◆ Recorded data
= = = =
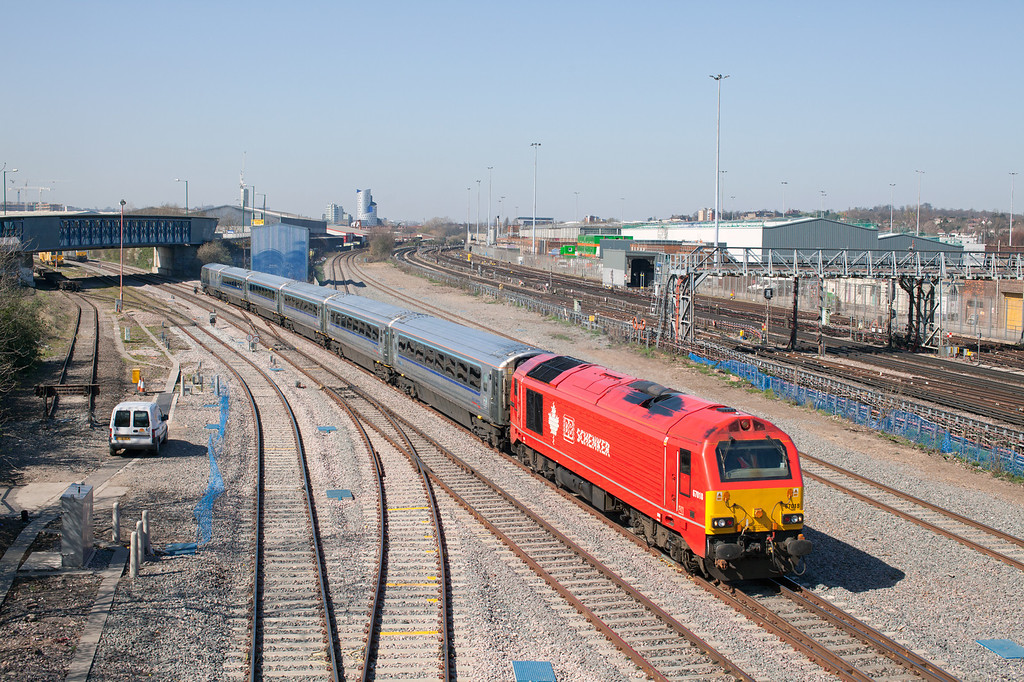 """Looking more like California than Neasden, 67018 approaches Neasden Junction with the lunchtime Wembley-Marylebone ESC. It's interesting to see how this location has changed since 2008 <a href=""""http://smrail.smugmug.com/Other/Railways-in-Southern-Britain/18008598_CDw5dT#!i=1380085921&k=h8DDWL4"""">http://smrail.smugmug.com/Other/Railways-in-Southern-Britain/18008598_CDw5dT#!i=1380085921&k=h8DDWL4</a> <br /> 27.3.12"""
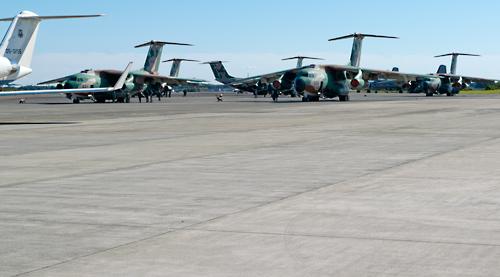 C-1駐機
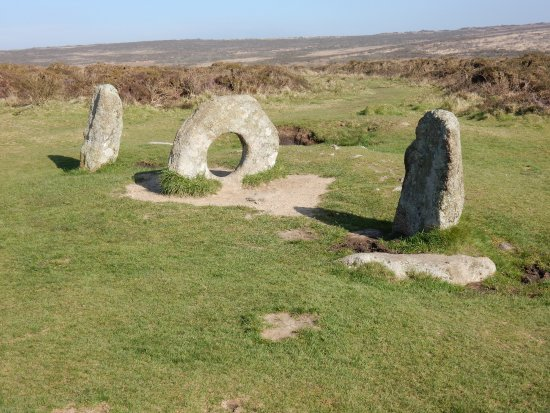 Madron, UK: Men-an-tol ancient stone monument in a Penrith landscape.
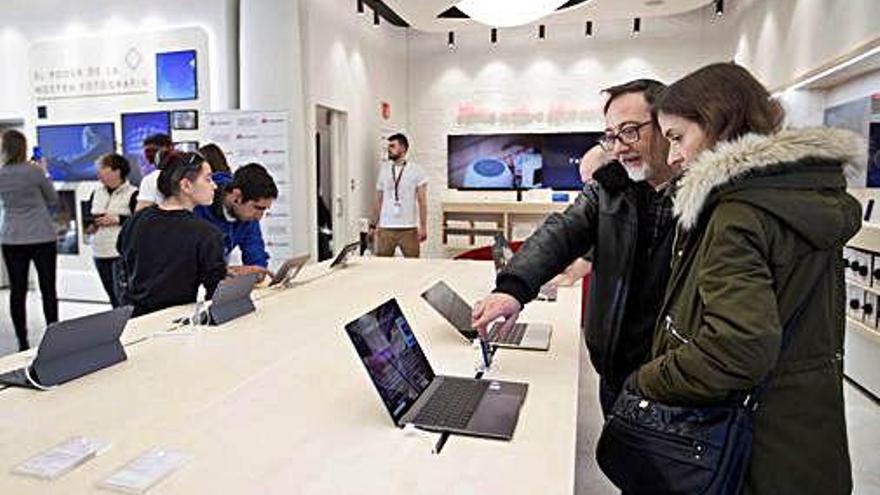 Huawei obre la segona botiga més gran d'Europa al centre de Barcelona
= = = =
Give back every line of the material above word for word, leaving out the pictures.

◆ Response
 """Looking more like California than Neasden, 67018 approaches Neasden Junction with the lunchtime Wembley-Marylebone ESC. It's interesting to see how this location has changed since 2008 <a href=""""http://smrail.smugmug.com/Other/Railways-in-Southern-Britain/18008598_CDw5dT#!i=1380085921&k=h8DDWL4"""">http://smrail.smugmug.com/Other/Railways-in-Southern-Britain/18008598_CDw5dT#!i=1380085921&k=h8DDWL4</a> <br /> 27.3.12"""
 C-1駐機
 Madron, UK: Men-an-tol ancient stone monument in a Penrith landscape.
 Huawei obre la segona botiga més gran d'Europa al centre de Barcelona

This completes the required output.